CVE-2024-55026 is a command injection vulnerability found in the reset_pj.cgi endpoint of the Weintek cMT-3072XH2 easyweb interface version 2.1.53 running OS version 20231011. This endpoint improperly validates or restricts input parameters in GET requests, allowing an attacker with limited privileges (PR:L) to execute arbitrary system commands remotely without requiring user interaction. The vulnerability is classified under CWE-256, which relates to the use of hard-coded or weak credentials or insufficient access control mechanisms. The attack vector is network-based (AV:N), meaning it can be exploited remotely over the network. The vulnerability affects the confidentiality, integrity, and availability of the device, as arbitrary command execution can lead to data leakage, unauthorized modifications, or denial of service. Although no public exploits are currently known, the high CVSS score (8.8) reflects the critical nature of this flaw. The affected device, Weintek cMT-3072XH2, is commonly used in industrial control systems and automation environments, making this vulnerability particularly concerning for operational technology (OT) networks. The lack of available patches at the time of publication increases the urgency for organizations to implement compensating controls.

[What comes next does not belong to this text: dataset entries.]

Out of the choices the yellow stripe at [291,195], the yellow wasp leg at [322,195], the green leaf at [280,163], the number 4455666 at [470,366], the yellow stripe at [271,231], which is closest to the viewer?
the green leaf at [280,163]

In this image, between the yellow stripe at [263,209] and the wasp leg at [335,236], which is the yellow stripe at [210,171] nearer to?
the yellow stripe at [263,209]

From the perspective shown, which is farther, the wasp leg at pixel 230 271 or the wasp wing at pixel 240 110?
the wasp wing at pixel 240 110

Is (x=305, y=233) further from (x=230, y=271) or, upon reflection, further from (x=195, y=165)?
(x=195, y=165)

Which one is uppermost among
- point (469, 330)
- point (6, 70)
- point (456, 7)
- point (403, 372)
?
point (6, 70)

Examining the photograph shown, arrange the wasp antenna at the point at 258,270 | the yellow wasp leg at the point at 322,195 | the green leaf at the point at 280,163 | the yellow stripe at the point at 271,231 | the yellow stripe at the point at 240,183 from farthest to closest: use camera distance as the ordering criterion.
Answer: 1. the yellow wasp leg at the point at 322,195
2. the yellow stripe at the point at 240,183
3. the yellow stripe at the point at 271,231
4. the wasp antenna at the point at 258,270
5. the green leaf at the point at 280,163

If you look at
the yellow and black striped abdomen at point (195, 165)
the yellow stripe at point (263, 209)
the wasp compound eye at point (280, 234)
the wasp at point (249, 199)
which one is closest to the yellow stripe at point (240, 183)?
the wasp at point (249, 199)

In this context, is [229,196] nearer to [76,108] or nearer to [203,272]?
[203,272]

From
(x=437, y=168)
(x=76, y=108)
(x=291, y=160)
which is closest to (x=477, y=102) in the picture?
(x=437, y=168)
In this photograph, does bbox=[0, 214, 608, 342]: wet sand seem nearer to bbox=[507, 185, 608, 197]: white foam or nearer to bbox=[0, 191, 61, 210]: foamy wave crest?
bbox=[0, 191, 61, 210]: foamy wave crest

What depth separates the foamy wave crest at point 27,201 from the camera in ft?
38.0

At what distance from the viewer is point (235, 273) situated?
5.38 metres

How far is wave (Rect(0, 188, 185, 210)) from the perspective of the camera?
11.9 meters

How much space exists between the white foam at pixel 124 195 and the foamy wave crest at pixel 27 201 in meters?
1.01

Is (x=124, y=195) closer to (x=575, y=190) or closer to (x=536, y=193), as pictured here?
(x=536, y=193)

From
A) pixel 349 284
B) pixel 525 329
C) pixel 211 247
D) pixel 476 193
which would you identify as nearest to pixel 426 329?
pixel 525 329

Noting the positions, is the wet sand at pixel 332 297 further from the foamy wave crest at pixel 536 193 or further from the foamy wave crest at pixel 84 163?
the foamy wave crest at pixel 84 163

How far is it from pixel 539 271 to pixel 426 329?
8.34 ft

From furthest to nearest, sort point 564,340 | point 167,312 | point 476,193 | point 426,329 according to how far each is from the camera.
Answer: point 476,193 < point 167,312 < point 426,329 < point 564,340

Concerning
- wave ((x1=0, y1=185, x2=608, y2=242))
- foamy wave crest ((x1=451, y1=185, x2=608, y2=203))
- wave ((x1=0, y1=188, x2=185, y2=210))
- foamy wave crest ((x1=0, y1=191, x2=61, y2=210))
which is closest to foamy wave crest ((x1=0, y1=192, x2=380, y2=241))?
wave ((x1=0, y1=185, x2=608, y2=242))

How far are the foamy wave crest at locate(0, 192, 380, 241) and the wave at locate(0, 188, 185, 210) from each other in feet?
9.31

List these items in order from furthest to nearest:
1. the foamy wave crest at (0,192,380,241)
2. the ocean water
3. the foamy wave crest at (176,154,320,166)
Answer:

The exploitation of CVE-2024-55026 can have severe consequences for organizations relying on Weintek cMT-3072XH2 devices. Successful command injection can lead to full system compromise, allowing attackers to exfiltrate sensitive operational data, disrupt industrial processes, or pivot to other network segments. This can result in operational downtime, safety hazards, financial losses, and damage to reputation. Given the device's role in industrial automation, critical infrastructure sectors such as manufacturing, energy, and utilities are at heightened risk. The vulnerability's network accessibility and lack of required user interaction increase the likelihood of exploitation if attackers gain limited access. Additionally, the high impact on confidentiality, integrity, and availability underscores the potential for widespread disruption in affected environments.

Organizations should immediately conduct an inventory to identify affected Weintek cMT-3072XH2 devices running easyweb v2.1.53 and OS v20231011. Until an official patch is released, implement strict network segmentation to isolate these devices from untrusted networks and restrict access to the reset_pj.cgi endpoint via firewall rules or access control lists. Employ strong authentication mechanisms and monitor network traffic for suspicious GET requests targeting the reset_pj.cgi endpoint. Regularly audit device configurations to ensure no default or weak credentials are in use. Consider deploying intrusion detection/prevention systems (IDS/IPS) with signatures or anomaly detection tuned for command injection attempts. Engage with Weintek support for updates or workarounds and plan for timely patch deployment once available. Additionally, implement robust logging and alerting to detect potential exploitation attempts early.